Work instructions
The whole listing is to be written out again exactly; the pictures are not.
[Stored data — start]
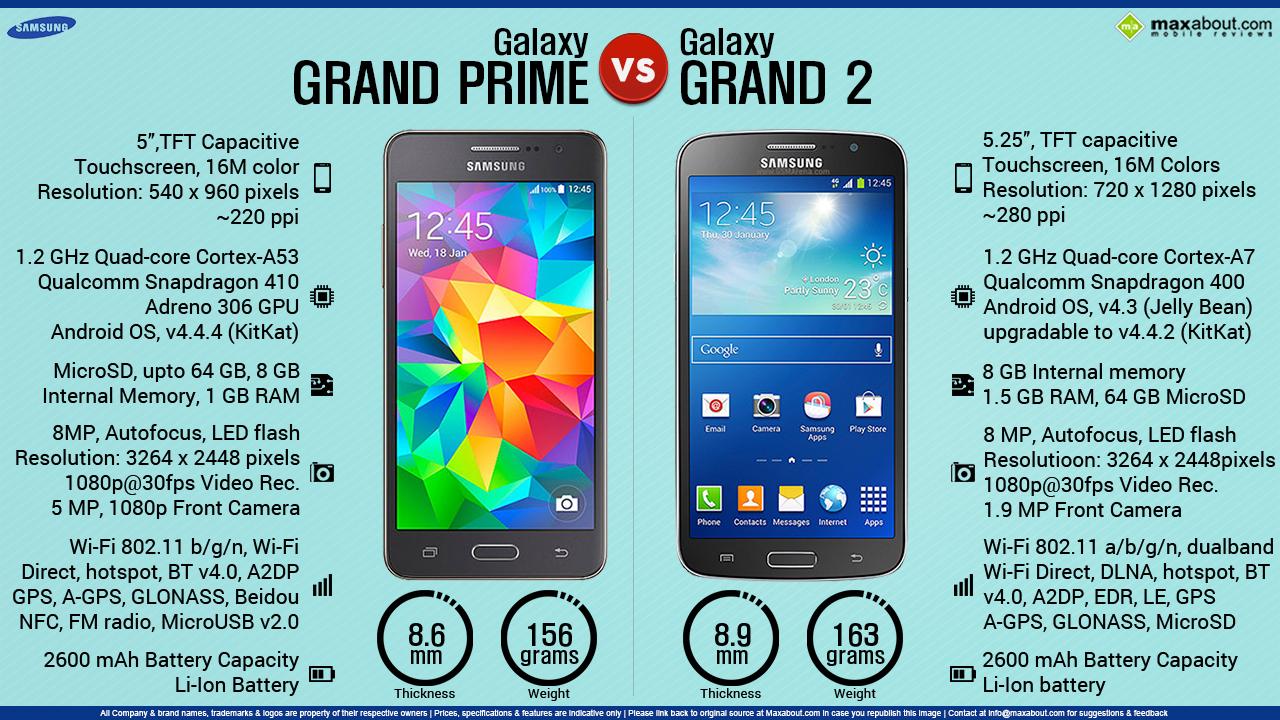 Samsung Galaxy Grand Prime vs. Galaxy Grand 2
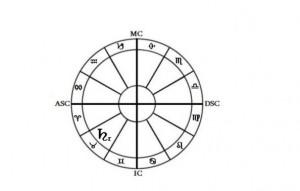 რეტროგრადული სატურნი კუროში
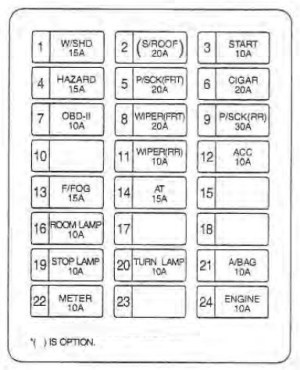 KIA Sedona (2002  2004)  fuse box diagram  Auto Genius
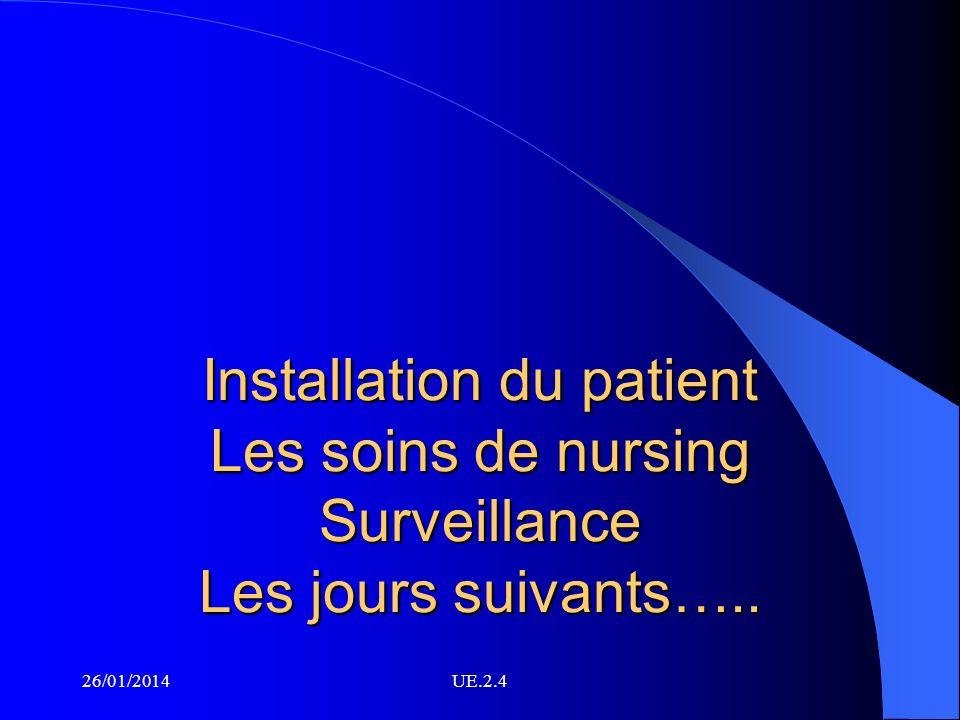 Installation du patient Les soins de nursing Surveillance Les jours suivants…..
[Stored data — finish]
Response for this exercise
 Samsung Galaxy Grand Prime vs. Galaxy Grand 2
 რეტროგრადული სატურნი კუროში
 KIA Sedona (2002  2004)  fuse box diagram  Auto Genius
 Installation du patient Les soins de nursing Surveillance Les jours suivants…..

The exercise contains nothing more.